Direction. Return the full article about the Hot Chi women's football team in Ha Noi word for word, with nothing changed.

Text provided.
Update: February, 12/2015 - 09:25
Ballin': Foreign and Vietnamese football players practise dribbling past opponents during a training session. — VNS Photos Truong Vi

 Lan Dung

It's 7.30pm and darkness settles over the Red River Pitch on Au Co Street in the capital city. The outside temperature is below 15oC, but despite the cold, foreign and Vietnamese women take off their winter clothes to sport their team's colours.

This is a normal scene for Thursday nights as members of Hot Chi – a Ha Noi women's football team – join together to practice their favourite sport.

The Hot Chi team was established in July by a group of expats desperate to find a way to play football in Ha Noi.

At first, a women's gaelic team, a derivation of traditional Irish ball games, was formed on Facebook. It turned out that the gaelic team's posts actually attracted a lot of users expressing a desire to play regular football, and so began the formation of a new team.

With a touch of humour and some Vietnamese flavour, the team was named Hot Chi. ‘Chi' means ‘woman' in Vietnamese and ‘hot' is a colloquial way of saying ‘attractive' in English.

Eight to ten players joined the team at first. After five months, it now has 60 members on its Facebook group, 12-15 of whom regularly participate in training.

(Entries on spatial positioning)

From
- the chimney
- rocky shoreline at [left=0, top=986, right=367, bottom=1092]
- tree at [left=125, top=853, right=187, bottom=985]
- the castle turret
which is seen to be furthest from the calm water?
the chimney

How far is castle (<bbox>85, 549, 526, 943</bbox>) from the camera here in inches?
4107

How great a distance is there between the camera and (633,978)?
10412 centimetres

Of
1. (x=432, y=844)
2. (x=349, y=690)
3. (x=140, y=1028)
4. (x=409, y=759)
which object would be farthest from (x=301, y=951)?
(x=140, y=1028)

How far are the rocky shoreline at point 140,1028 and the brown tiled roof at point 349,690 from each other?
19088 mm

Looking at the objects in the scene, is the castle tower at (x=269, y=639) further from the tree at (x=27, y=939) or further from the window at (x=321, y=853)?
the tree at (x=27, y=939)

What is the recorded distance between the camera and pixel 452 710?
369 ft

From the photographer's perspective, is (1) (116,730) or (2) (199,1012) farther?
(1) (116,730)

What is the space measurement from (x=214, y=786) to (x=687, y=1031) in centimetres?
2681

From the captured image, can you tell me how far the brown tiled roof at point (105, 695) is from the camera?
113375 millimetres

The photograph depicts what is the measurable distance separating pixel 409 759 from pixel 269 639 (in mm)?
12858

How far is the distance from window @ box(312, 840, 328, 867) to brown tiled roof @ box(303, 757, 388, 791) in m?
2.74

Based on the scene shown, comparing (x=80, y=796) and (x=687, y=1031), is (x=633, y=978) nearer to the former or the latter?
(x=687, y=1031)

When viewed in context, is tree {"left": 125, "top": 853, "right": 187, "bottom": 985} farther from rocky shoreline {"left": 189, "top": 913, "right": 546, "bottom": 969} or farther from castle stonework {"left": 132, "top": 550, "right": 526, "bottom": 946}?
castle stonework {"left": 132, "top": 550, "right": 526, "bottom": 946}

Solution to this problem.
Update: February, 12/2015 - 09:25
Ballin': Foreign and Vietnamese football players practise dribbling past opponents during a training session. — VNS Photos Truong Vi

 Lan Dung

It's 7.30pm and darkness settles over the Red River Pitch on Au Co Street in the capital city. The outside temperature is below 15oC, but despite the cold, foreign and Vietnamese women take off their winter clothes to sport their team's colours.

This is a normal scene for Thursday nights as members of Hot Chi – a Ha Noi women's football team – join together to practice their favourite sport.

The Hot Chi team was established in July by a group of expats desperate to find a way to play football in Ha Noi.

At first, a women's gaelic team, a derivation of traditional Irish ball games, was formed on Facebook. It turned out that the gaelic team's posts actually attracted a lot of users expressing a desire to play regular football, and so began the formation of a new team.

With a touch of humour and some Vietnamese flavour, the team was named Hot Chi. ‘Chi' means ‘woman' in Vietnamese and ‘hot' is a colloquial way of saying ‘attractive' in English.

Eight to ten players joined the team at first. After five months, it now has 60 members on its Facebook group, 12-15 of whom regularly participate in training.